Weak or not? Can and will Hezbollah join possible Iran war?
Western diplomats have reportedly failed to secure a firm promise from Hezbollah to stay out of a potential conflict between the U.S. and Iran.
A media report claimed that diplomats have sought guarantees from Hezbollah in recent weeks but only received a vague answer and no guarantees.
Hezbollah said it won't intervene unless Iran is in an "existential" danger, the report said.
- Can they still fight? -
When Hezbollah opened hostilities with Israel in October 2023, its arsenal was reputedly larger than the Lebanese army's, and experts estimated it included ballistic missiles, as well as rockets, anti-aircraft, anti-tank and anti-ship missiles.
The group's arsenal was degraded considerably as a result of the latest war and continued frequent strikes by the Israelis against its arms depots.
Intelligence reports indicate that the group has lost a lot of its heavy arsenal -- the heavy long-range missiles, with estimates it has lost "about 70 per cent" of its capabilities.
The December ouster of longtime Syrian ruler Bashar al-Assad, a close Hezbollah ally, dealt a further blow to the group, with chief Sheikh Naim Qassem admitting it lost a military supply line.
Syria's new authorities have since made several announcements of thwarting weapons shipments to Lebanon.
"However, Hezbollah has been trying to build some weapons domestically.
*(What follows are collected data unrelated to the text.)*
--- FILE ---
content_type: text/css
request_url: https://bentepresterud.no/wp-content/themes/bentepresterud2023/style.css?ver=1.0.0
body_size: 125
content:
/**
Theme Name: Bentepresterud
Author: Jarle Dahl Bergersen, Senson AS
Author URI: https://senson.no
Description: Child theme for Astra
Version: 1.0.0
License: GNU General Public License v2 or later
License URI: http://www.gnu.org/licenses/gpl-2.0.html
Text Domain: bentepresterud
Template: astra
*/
It has workshops locally to build things like Katyusha missiles," military expert Riad Kahwaji said.
Experts previously said Hezbollah had around 150,000 rockets before the latest round of fighting and an underground tunnel network in south Lebanon, as well as in the eastern Bekaa Valley near the Syrian border.
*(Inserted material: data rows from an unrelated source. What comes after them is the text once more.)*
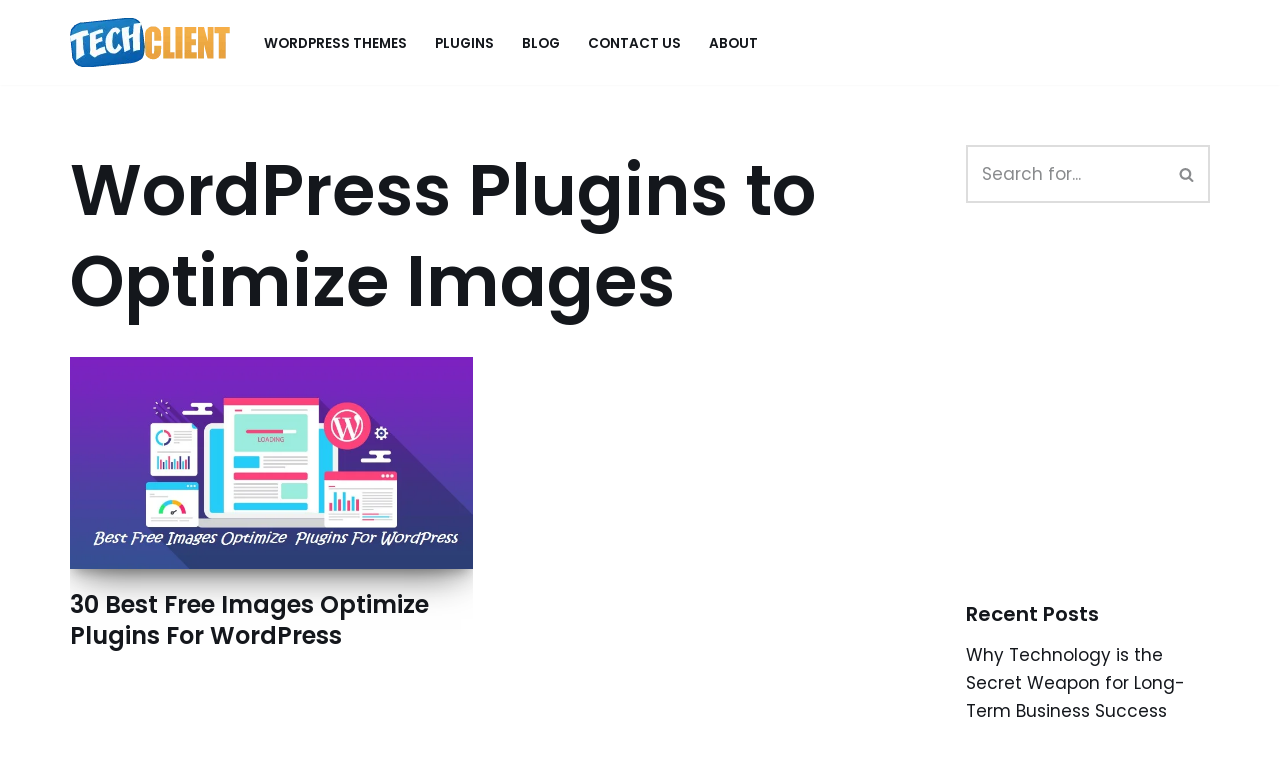

--- FILE ---
content_type: text/html; charset=utf-8
request_url: https://www.google.com/recaptcha/api2/aframe
body_size: 270
content:
<!DOCTYPE HTML><html><head><meta http-equiv="content-type" content="text/html; charset=UTF-8"></head><body><script nonce="PFxjCP33hzi6bMLXTQCQZA">/** Anti-fraud and anti-abuse applications only. See google.com/recaptcha */ try{var clients={'sodar':'https://pagead2.googlesyndication.com/pagead/sodar?'};window.addEventListener("message",function(a){try{if(a.source===window.parent){var b=JSON.parse(a.data);var c=clients[b['id']];if(c){var d=document.createElement('img');d.src=c+b['params']+'&rc='+(localStorage.getItem("rc::a")?sessionStorage.getItem("rc::b"):"");window.document.body.appendChild(d);sessionStorage.setItem("rc::e",parseInt(sessionStorage.getItem("rc::e")||0)+1);localStorage.setItem("rc::h",'1763347362101');}}}catch(b){}});window.parent.postMessage("_grecaptcha_ready", "*");}catch(b){}</script></body></html>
Officials have said the Lebanese army has sealed off Hezbollah tunnels since the ceasefire, while Israel kept targeting near daily what it said where tunnels, and weapons depots, even after the ceasefire reached in November 2024.
Former Hezbollah leader Sayyed Hassan Nasrallah, who was killed in an Israeli strike in September 2024, said domestic production contributed to his group's large stockpile of drones, which it used extensively during the latest war.
Kahwaji said the group has the know-how and "ability to assemble drones" and clearly "is trying to build its drone capability".
Nasrallah said Hezbollah could count on more than 100,000 fighters, twice as many as estimated by the International Institute for Strategic Studies.
The year-long hostilities killed more than 4,000 people. Among the dead were hundreds of Hezbollah fighters and a slew of senior commanders.